Compare Model Metrics. The two global models look comparable. Global 1 has lowest DIC/WAIC, but contains mutliple correlated variables. Global 2, with uncorrelated variables and all the random effects seems to be the way to go. The Linear model without any spatial or grouping effects performs the worst.

Models = c("Global 1", 
          "Model.90",
          "Model.120",
          "Model.150",
           "Non-Spatial",
           "No ID", "Linear Model")

#Deviance information criteria
S1.DICs = c(GModel.1$dic$dic, 
            Model.90$dic$dic, 
            Model.120$dic$dic,
            Model.150$dic$dic,
            Non.Spatial.mod$dic$dic, 
            No.ID.mod$dic$dic, No.Space.ID.mod$dic$dic)

S1.WAICs = c(GModel.1$waic$waic, 
             Model.90$waic$waic,
             Model.120$waic$waic,
             Model.150$waic$waic,
             Non.Spatial.mod$waic$waic,
             No.ID.mod$waic$waic, No.Space.ID.mod$waic$waic)


Model_out = as.data.frame(cbind(Model = Models,
                                 DIC = round(S1.DICs, 2),
                                 WAIC = round(S1.WAICs, 2)))

kable(Model_out, caption = "Model Comparison") %>%
      kable_styling("striped", full_width = F) %>%
      row_spec(0, font_size = 20) 
Model Comparison
Model DIC WAIC
Global 1 29482.87 29493.52
Model.90 29591.44 29599.5
Model.120 29584.13 29592.39
Model.150 29586.97 29595.59
Non-Spatial 29801.66 29806.36
No ID 39495.46 39494.99
Linear Model 39562.96 39561.82

Global Model 2 (Model.90) Fixed Effect Estimates

FE.table = Model.90$summary.fixed[,c(1:3,5)]
names(FE.table) = c("Mean", "sd", "Q0.025", "Q0.975")

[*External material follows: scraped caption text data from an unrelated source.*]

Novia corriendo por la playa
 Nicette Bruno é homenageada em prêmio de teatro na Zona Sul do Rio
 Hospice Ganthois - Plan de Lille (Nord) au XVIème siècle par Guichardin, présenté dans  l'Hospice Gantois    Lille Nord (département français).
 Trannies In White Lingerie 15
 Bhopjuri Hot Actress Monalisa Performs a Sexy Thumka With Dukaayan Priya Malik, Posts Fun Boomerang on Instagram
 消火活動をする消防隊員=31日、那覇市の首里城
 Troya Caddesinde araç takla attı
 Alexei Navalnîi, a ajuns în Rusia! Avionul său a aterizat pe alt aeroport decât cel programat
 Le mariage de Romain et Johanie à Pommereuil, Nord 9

kable(FE.table, caption = "Fixed Effects") %>%
      kable_styling("striped", full_width = F) %>%
      row_spec(0, font_size = 20) 
Fixed Effects
Mean sd Q0.025 Q0.975
intercept1 1.2171650 0.2779907 0.6713754 1.7624990
s_hydro_m -0.5168758 0.0450746 -0.6053725 -0.4284529
s_contall 0.2107209 0.0184165 0.1745632 0.2468484
s_hardtall 0.1583540 0.0181610 0.1226979 0.1939804
s_herbopen 0.0759395 0.0162831 0.0439703 0.1078819
s_Paved_m 0.0714674 0.0251916 0.0220078 0.1208856
s_Unpaved_m 0.1135738 0.1028763 -0.0884070 0.3153860

Plot Fixed Effects (Model.90)

myNames = names(Model.90$marginals.fix)
myNames
## [1] "intercept1"  "s_hydro_m"   "s_contall"   "s_hardtall"  "s_herbopen" 
## [6] "s_Paved_m"   "s_Unpaved_m"
myLevels = length(names(Model.90$marginals.fix))
myLevels
## [1] 7
for(i in 1:myLevels){
  
    tmp.df = as.data.frame(Model.90$marginals.fix[[i]])
    
    tmp.df$Name = myNames[i]
    
    if(i == 1){fixed.df = tmp.df
    } else{fixed.df = rbind(fixed.df, tmp.df)}
}


CI.df = as.data.frame(Model.90$summary.fixed)[,c(3,5)]
names(CI.df) = c("Low","High")
CI.df$Name = row.names(CI.df)

fixed.df = fixed.df %>% filter(Name != "intercept1")
CI.df = CI.df %>% filter(Name != "intercept1")

fixed.df$Name = as.factor(fixed.df$Name)
fixed.df$Name = mapvalues(fixed.df$Name,
                          from = c("s_contall", "s_hardtall", "s_herbopen", "s_hydro_m", "s_Paved_m", "s_Unpaved_m"),
                          to = c("Conifer", "Hardwood", "Open Herbaceous", "Hydrology", "Paved", "Unpaved"))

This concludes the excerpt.